* Stated exercise *
Please set out the lines of these records as a numbered list, omitting any blank lines.

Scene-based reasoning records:
○ ○ ○ ○ ○ ○ ○

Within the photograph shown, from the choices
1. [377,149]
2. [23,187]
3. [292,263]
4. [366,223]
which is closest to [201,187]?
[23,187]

○ ○ ○ ○ ○ ○ ○

* Exercise answer *
1. Within the photograph shown, from the choices
2. 1. [377,149]
3. 2. [23,187]
4. 3. [292,263]
5. 4. [366,223]
6. which is closest to [201,187]?
7. [23,187]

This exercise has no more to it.